Document text
Salaam was found dead in a Boulder, Colo., park on Monday night. Authorities said there were no signs of foul play.

“The Buff Family has lost an outstanding young man and a great Buff today,” CU athletics director Rick George said in a statement Tuesday. “We are heartbroken for Rashaan and his family and our thoughts and prayers are with them at this very difficult time.”

Salaam was best known in college football for winning the 1994 Heisman Trophy, beating out Penn State running back Ki-Jana Carter, the late Alcorn State quarterback Steve McNair and Penn State quarterback Kerry Collins after a season in which he rushed for 2,055 yards and 24 touchdowns on 7.61 yards per carry. Salaam also claimed the Walter Camp Player of the Year award and the Doak Walker Award as the nation’s top running back after helping the Buffs to a season in which they finished 11-1, beat Notre Dame in the Fiesta Bowl and finished the season ranked No. 3 in the AP poll.

Salaam was drafted in the first round by the Chicago Bears in the 1995 NFL Draft and became the youngest player in league history to rush for 1,000 yards in a single season. His career fizzled from there, though, as a broken leg derailed his career and his yearly totals dwindled to 496, 112 and later two yards with the expansion Cleveland Browns in 1999. Salaam later tried comeback efforts in the XFL and CFL before calling it quits.

Saved records:

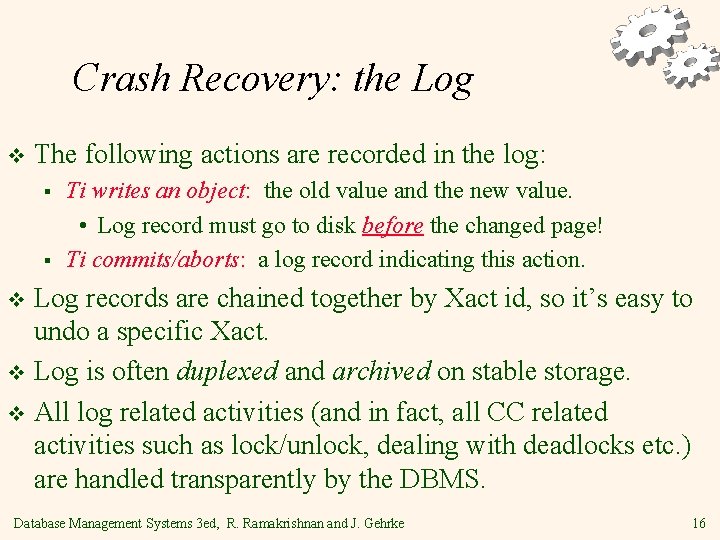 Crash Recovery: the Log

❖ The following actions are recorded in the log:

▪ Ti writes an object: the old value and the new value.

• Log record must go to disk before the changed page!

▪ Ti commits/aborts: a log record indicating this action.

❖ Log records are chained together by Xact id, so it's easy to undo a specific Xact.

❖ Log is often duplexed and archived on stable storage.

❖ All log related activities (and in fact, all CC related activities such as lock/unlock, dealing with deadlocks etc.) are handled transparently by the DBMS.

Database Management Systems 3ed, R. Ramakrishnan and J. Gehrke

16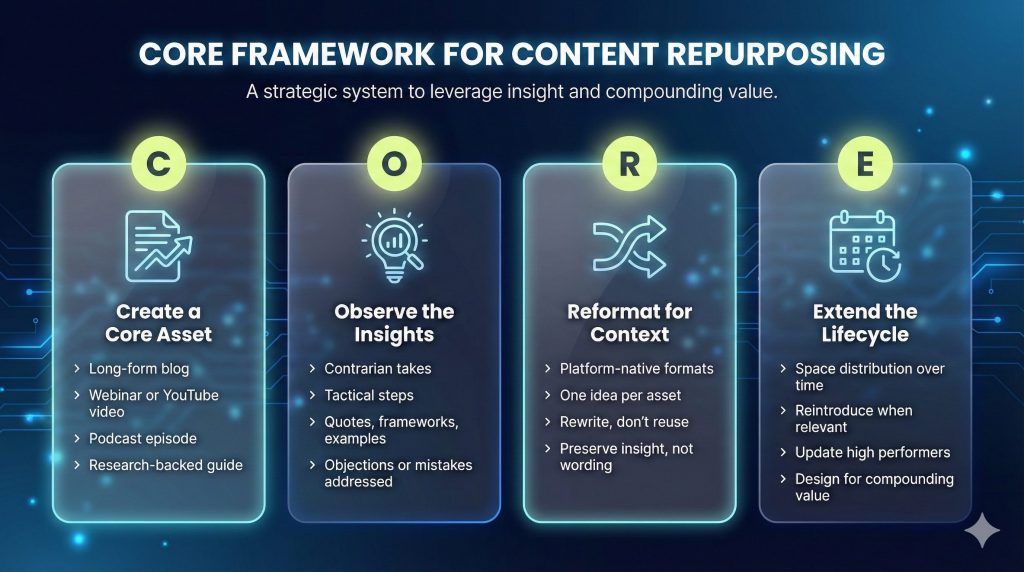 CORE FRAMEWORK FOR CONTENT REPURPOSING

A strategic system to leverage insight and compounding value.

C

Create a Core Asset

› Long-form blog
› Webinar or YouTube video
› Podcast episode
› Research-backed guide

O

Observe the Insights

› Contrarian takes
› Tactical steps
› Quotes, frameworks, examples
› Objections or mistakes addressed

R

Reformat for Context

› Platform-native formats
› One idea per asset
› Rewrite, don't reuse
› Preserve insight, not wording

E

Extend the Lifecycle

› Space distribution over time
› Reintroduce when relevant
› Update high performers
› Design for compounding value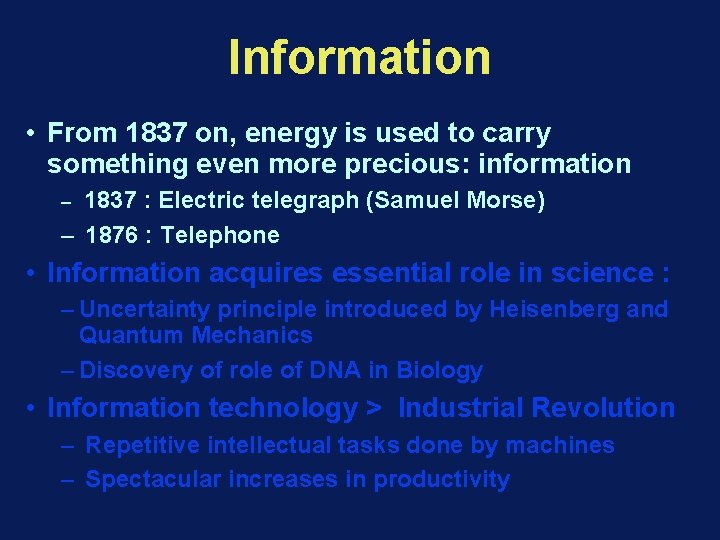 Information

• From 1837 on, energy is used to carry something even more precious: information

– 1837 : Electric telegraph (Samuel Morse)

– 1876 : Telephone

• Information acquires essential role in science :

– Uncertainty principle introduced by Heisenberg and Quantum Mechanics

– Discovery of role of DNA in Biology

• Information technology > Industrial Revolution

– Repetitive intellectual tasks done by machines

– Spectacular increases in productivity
--
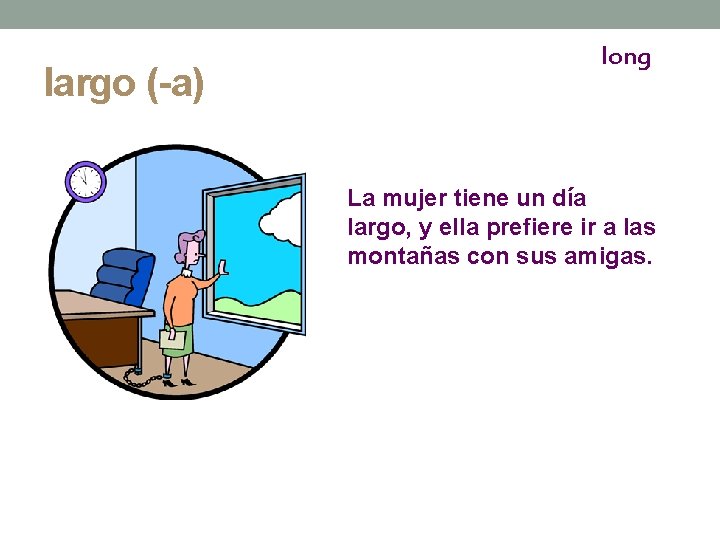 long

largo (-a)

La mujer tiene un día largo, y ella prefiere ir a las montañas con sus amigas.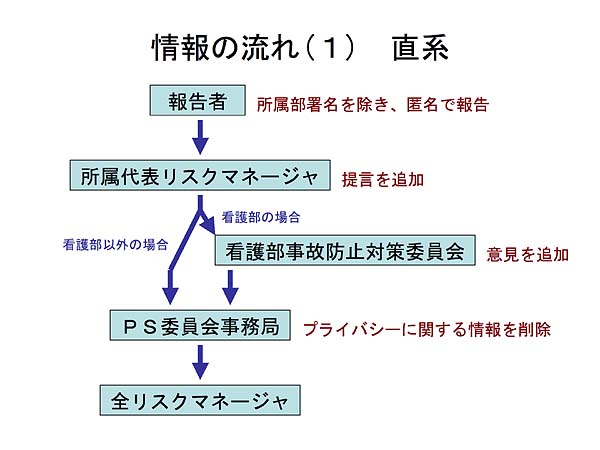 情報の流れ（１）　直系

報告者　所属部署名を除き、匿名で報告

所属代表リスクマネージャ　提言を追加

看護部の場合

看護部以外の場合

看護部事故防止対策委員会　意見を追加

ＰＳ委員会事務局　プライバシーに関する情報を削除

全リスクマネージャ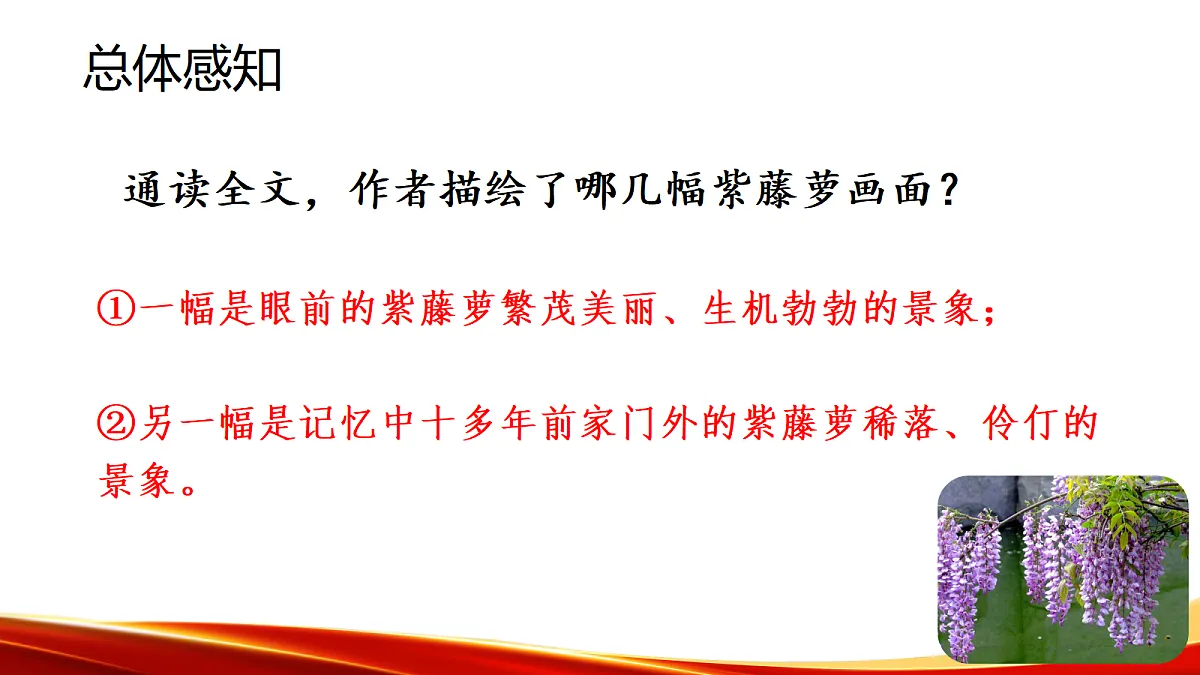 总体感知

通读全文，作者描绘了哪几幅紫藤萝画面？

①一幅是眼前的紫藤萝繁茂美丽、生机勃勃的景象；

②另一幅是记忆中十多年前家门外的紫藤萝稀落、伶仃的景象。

To do
1 - In the article about Rashaan Salaam, how many yards did he rush for in the season in which he won the Heisman Trophy?
2 - Print the section of the Salaam article between "Salaam was drafted" and "calling it quits.", inclusive.
3 - Shorten the paragraph of the Salaam article that begins "Salaam was drafted in the first round" into a bulleted list that keeps its main facts.
Rely only on the article about Rashaan Salaam.

Results for each task
1 - 2,055 yards

2 -
Salaam was drafted in the first round by the Chicago Bears in the 1995 NFL Draft and became the youngest player in league history to rush for 1,000 yards in a single season. His career fizzled from there, though, as a broken leg derailed his career and his yearly totals dwindled to 496, 112 and later two yards with the expansion Cleveland Browns in 1999. Salaam later tried comeback efforts in the XFL and CFL before calling it quits.

3 -
- Drafted in the first round by the Chicago Bears in the 1995 NFL Draft
- Became the youngest player in league history to rush for 1,000 yards in a single season
- A broken leg derailed his career, and his yearly totals fell to 496, 112 and later two yards, the last with the expansion Cleveland Browns in 1999
- Tried comebacks in the XFL and CFL before quitting